> _Given instruction_
Reproduce every row below word for word, keeping each one unchanged.

▼▼▼

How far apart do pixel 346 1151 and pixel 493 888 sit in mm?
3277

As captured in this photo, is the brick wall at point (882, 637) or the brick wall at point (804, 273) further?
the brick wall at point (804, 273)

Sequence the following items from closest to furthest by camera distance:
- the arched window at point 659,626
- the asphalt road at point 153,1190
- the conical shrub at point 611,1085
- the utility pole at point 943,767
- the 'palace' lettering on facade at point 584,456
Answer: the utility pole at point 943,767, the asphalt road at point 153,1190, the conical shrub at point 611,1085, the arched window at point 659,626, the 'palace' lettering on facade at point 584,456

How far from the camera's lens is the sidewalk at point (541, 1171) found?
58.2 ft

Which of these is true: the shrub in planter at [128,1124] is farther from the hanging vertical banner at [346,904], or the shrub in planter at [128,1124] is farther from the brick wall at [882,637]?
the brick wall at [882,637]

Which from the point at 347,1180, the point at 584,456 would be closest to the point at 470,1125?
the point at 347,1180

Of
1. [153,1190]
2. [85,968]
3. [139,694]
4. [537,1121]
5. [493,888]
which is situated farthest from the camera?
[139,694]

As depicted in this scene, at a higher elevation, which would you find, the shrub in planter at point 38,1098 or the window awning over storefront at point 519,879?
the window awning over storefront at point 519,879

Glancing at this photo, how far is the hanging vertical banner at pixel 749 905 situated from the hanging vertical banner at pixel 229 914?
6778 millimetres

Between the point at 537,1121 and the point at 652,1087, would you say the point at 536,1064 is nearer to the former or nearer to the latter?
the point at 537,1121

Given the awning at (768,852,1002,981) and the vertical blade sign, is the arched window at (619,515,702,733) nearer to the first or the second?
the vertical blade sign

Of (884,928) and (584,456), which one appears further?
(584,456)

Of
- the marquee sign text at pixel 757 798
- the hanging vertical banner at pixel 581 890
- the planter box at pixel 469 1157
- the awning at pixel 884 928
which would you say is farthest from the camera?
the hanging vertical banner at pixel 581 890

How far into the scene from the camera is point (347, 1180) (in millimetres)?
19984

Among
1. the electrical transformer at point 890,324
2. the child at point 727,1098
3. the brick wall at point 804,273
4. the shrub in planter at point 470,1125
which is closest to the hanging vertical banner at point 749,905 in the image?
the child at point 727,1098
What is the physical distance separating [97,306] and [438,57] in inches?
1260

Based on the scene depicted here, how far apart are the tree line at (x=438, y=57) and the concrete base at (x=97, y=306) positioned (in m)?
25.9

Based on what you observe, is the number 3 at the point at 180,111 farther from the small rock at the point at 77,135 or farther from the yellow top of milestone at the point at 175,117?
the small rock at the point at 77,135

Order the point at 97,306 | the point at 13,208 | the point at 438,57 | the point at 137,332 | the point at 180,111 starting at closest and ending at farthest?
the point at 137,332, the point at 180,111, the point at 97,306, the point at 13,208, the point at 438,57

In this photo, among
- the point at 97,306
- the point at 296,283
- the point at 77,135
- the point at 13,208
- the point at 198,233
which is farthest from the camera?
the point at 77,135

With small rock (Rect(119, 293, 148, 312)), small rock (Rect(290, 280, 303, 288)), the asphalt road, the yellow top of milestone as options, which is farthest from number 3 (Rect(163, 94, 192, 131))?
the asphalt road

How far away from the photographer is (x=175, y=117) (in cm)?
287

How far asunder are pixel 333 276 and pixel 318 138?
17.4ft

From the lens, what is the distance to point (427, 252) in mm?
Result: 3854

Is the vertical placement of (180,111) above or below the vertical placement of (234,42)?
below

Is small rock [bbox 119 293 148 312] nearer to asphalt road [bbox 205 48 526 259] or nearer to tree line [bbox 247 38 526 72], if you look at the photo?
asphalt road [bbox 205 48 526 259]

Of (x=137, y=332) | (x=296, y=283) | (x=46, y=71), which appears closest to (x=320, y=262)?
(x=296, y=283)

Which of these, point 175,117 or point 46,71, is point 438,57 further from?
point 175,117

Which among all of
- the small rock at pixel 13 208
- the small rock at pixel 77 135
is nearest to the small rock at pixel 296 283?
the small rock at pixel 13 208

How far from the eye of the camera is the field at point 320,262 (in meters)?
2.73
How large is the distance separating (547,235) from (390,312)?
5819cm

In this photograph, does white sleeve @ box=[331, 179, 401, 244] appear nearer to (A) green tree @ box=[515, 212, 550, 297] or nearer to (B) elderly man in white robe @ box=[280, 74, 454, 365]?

▲▲▲

> _Response to this task_
How far apart do pixel 346 1151 and pixel 493 888 sit in mm?
3277

As captured in this photo, is the brick wall at point (882, 637) or the brick wall at point (804, 273) further?
the brick wall at point (804, 273)

Sequence the following items from closest to furthest by camera distance:
- the arched window at point 659,626
- the asphalt road at point 153,1190
- the conical shrub at point 611,1085
- the utility pole at point 943,767
- the 'palace' lettering on facade at point 584,456
Answer: the utility pole at point 943,767, the asphalt road at point 153,1190, the conical shrub at point 611,1085, the arched window at point 659,626, the 'palace' lettering on facade at point 584,456

How far from the camera's lens is the sidewalk at point (541, 1171) found?
58.2 ft

Which of these is true: the shrub in planter at [128,1124] is farther from the hanging vertical banner at [346,904], or the shrub in planter at [128,1124] is farther from the brick wall at [882,637]?
the brick wall at [882,637]

Which from the point at 347,1180, the point at 584,456 would be closest to the point at 470,1125?
the point at 347,1180

Of
1. [153,1190]
2. [85,968]
3. [139,694]
4. [537,1121]
5. [493,888]
which is situated farthest from the camera?
[139,694]

As depicted in this scene, at a higher elevation, which would you find, the shrub in planter at point 38,1098 or the window awning over storefront at point 519,879?
the window awning over storefront at point 519,879

Glancing at this photo, how far is the hanging vertical banner at pixel 749 905 situated from the hanging vertical banner at pixel 229 914?
6778 millimetres

Between the point at 537,1121 and the point at 652,1087, would you say the point at 536,1064 is nearer to the former or nearer to the latter?
the point at 537,1121

Given the awning at (768,852,1002,981) and the vertical blade sign, is the arched window at (619,515,702,733) nearer to the first or the second?
the vertical blade sign

Of (884,928) and (584,456), which one appears further?
(584,456)

Of
- the marquee sign text at pixel 757 798
- the hanging vertical banner at pixel 581 890
- the planter box at pixel 469 1157
- the awning at pixel 884 928
which would you say is farthest from the camera?
the hanging vertical banner at pixel 581 890

How far into the scene from the camera is point (347, 1180) (in millimetres)?
19984

Among
1. the electrical transformer at point 890,324
2. the child at point 727,1098
3. the brick wall at point 804,273
4. the shrub in planter at point 470,1125
which is closest to the hanging vertical banner at point 749,905 in the image?
the child at point 727,1098
What is the physical distance separating [97,306] and [438,57] in inches?
1260

Based on the scene depicted here, how far apart are the tree line at (x=438, y=57) and the concrete base at (x=97, y=306) positioned (in m)?
25.9

Based on what you observe, is the number 3 at the point at 180,111 farther from the small rock at the point at 77,135 or farther from the yellow top of milestone at the point at 175,117?
the small rock at the point at 77,135

Order the point at 97,306 | the point at 13,208 | the point at 438,57 | the point at 137,332 | the point at 180,111 starting at closest and ending at farthest?
the point at 137,332, the point at 180,111, the point at 97,306, the point at 13,208, the point at 438,57

In this photo, among
- the point at 97,306
- the point at 296,283
- the point at 77,135
- the point at 13,208
- the point at 198,233
which is farthest from the camera?
the point at 77,135

With small rock (Rect(119, 293, 148, 312)), small rock (Rect(290, 280, 303, 288)), the asphalt road, the yellow top of milestone as options, which is farthest from number 3 (Rect(163, 94, 192, 131))?
the asphalt road

How far away from the photographer is (x=175, y=117) (in cm)?
287

How far asunder are pixel 333 276 and pixel 318 138?
17.4ft

From the lens, what is the distance to point (427, 252) in mm?
Result: 3854

Is the vertical placement of (180,111) above or below the vertical placement of (234,42)?
below

Is small rock [bbox 119 293 148 312] nearer to asphalt road [bbox 205 48 526 259] or nearer to tree line [bbox 247 38 526 72], if you look at the photo?
asphalt road [bbox 205 48 526 259]

Of (x=137, y=332) | (x=296, y=283) | (x=46, y=71), which appears closest to (x=320, y=262)?
(x=296, y=283)

Which of these, point 175,117 or point 46,71, is point 438,57 further from?
point 175,117

Which among all of
- the small rock at pixel 13 208
- the small rock at pixel 77 135
is nearest to the small rock at pixel 296 283?
the small rock at pixel 13 208

How far from the eye of the camera is the field at point 320,262 (in meters)?
2.73
How large is the distance separating (547,235) from (390,312)?
5819cm

In this photograph, does white sleeve @ box=[331, 179, 401, 244] appear nearer to (A) green tree @ box=[515, 212, 550, 297] or nearer to (B) elderly man in white robe @ box=[280, 74, 454, 365]?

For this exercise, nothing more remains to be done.